The New York Times reported last week: “The Trump administration granted seven companies the first set of exclusions from its metal tariffs this week and rejected requests from 11 other companies, as the Commerce Department began slowly responding to the 20,000 applications that companies have filed for individual products.”
When businesses make these types of requests for exemptions, it is natural to think that a contribution to the PACs or reelection campaign of their elected representatives in Congress and the Senate will help open doors. And they just might.
In addition, companies may look for someone who has access to important people in the administration, such as the U.S. Trade Representative’s office or the Commerce Department. Companies fork over big bucks if lobbyists will plead the company’s case for exemption to people who can make that decision.

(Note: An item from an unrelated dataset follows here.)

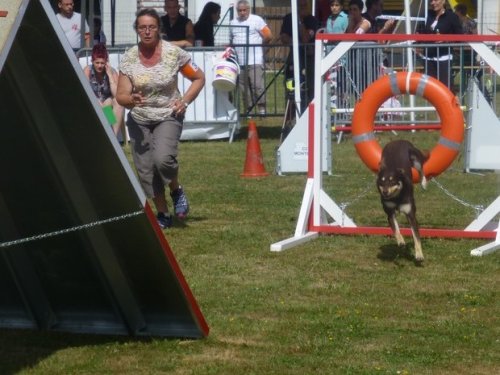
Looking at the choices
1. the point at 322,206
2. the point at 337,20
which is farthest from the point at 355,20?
the point at 322,206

And with 20,000 applications pouring in so far, that’s a lot of companies looking for access—and money possibly changing hands.
But the process isn’t limited to companies seeking exemptions. Other companies lobby the government against their competitors, hoping to gain a business advantage. The Times article points out:
Nucor, an American steel company that has supported the tariffs, argued against Bekaert’s [a steel wire maker] request for an exclusion for wire rod that it uses to produce cord that goes in tires. Nucor said Bekaert had access to enough of the rod without requiring an exclusion.
In fairness to the companies seeking an exemption, the government is the driving force behind this crony capitalism, as companies try to protect their business. This is Washington at its very worst, and in this case it is all government induced.